A World of Homeowners

A World of Homeowners
Title A World of Homeowners PDF eBook
Author Nancy Kwak
Publisher University of Chicago Press
Pages 340
Release 2018-09-28
Genre History
ISBN 022659825X

Download A World of Homeowners Book in PDF, Epub and Kindle

In Latin America, Scandinavian housing experts explained that "housing is too important a commodity to be subjected to the same general market conditions as other goods", but the Americans ridiculed such a stance. The Cold War was fought with bricks and mortar, not just small, hot wars in poor places and the threat of nuclear Armageddon. Privatisation began in Malaysia in the 1940s; in West Germany, Taiwan, Burma and South Korea in the 1950s; India in 1964; Jordan in 1965; Brazil in 1966; Guatemala and Nigeria in 1967; and the Philippines (again) in 1968. In the 1960s, the US granted loans to expand the private housing sectors in Chile, Colombia, Costa Rica, Ecuador, El Salvador, Guatemala, Nicaragua, Panama, Peru, Uruguay and Venezuela. They began housing projects in Rhodesia, Zambia and Mali. They moved into Senegal in 1972, Botswana in 1973, Tanzania in 1974 and Kenya in 1975 - all the while spreading the American dream.

The Origins of the Urban Crisis

The Origins of the Urban Crisis
Title The Origins of the Urban Crisis PDF eBook
Author Thomas J. Sugrue
Publisher Princeton University Press
Pages 432
Release 2014-04-27
Genre History
ISBN 0691162557

Download The Origins of the Urban Crisis Book in PDF, Epub and Kindle

The reasons behind Detroit’s persistent racialized poverty after World War II Once America's "arsenal of democracy," Detroit is now the symbol of the American urban crisis.
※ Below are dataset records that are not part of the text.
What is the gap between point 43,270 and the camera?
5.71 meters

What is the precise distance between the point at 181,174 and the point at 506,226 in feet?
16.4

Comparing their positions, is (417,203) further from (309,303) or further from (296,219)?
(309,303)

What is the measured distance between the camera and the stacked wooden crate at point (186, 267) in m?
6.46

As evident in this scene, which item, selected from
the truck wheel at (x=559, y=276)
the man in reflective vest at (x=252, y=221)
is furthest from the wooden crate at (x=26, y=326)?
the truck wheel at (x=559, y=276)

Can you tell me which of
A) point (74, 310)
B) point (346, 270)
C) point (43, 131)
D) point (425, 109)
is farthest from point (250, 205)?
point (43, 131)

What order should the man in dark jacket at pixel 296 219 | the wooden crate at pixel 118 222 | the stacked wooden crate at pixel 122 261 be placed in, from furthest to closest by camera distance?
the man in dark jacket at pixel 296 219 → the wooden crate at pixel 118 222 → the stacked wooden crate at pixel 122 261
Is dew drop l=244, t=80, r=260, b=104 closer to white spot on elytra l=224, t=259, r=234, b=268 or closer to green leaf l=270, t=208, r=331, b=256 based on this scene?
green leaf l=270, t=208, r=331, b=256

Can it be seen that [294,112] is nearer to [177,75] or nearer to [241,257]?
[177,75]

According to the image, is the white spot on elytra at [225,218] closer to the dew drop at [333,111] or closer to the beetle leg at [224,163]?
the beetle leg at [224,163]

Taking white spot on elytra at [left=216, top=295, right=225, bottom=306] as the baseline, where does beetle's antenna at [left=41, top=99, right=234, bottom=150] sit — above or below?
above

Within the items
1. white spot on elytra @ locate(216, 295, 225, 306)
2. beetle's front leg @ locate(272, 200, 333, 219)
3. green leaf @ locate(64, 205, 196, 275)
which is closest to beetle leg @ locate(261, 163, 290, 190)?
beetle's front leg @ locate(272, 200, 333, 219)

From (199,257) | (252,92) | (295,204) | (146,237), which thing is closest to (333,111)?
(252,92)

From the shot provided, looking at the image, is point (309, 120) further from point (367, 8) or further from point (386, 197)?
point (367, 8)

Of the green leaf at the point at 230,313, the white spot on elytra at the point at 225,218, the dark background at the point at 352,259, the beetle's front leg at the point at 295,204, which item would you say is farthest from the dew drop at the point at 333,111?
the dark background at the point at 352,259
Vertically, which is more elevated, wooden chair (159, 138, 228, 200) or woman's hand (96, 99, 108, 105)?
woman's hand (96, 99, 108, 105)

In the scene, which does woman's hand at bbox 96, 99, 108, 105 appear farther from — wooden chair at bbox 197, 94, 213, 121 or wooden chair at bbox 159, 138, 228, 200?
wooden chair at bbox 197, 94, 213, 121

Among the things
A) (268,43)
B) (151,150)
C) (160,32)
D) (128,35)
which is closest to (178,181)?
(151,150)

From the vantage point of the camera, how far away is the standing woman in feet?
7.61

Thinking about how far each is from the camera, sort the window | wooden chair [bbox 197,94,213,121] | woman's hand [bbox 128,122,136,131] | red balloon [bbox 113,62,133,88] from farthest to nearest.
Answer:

In this reappraisal of America’s racial and economic inequalities, Thomas Sugrue asks why Detroit and other industrial cities have become the sites of persistent racialized poverty. He challenges the conventional wisdom that urban decline is the product of the social programs and racial fissures of the 1960s. Weaving together the history of workplaces, unions, civil rights groups, political organizations, and real estate agencies, Sugrue finds the roots of today’s urban poverty in a hidden history of racial violence, discrimination, and deindustrialization that reshaped the American urban landscape after World War II. This Princeton Classics edition includes a new preface by Sugrue, discussing the lasting impact of the postwar transformation on urban America and the chronic issues leading to Detroit’s bankruptcy.

A Right to Housing

A Right to Housing
Title A Right to Housing PDF eBook
Author Rachel G. Bratt
Publisher Temple University Press
Pages 460
Release 2006
Genre Business & Economics
ISBN 9781592134335

Download A Right to Housing Book in PDF, Epub and Kindle

An examination of America's housing crisis by the leading progressive housing activists in the country.